### Saved data entries:
-- Opening Marker --

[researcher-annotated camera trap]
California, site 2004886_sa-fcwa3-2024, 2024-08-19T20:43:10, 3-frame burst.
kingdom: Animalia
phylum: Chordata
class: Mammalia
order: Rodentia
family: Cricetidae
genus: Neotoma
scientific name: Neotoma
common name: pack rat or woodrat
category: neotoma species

-- Closing Marker --

### Exercise directions:
Word for word, repeat the line holding "class: Mammalia" and all lines after it through the end of the entries above.

### Response to the exercise:
class: Mammalia
order: Rodentia
family: Cricetidae
genus: Neotoma
scientific name: Neotoma
common name: pack rat or woodrat
category: neotoma species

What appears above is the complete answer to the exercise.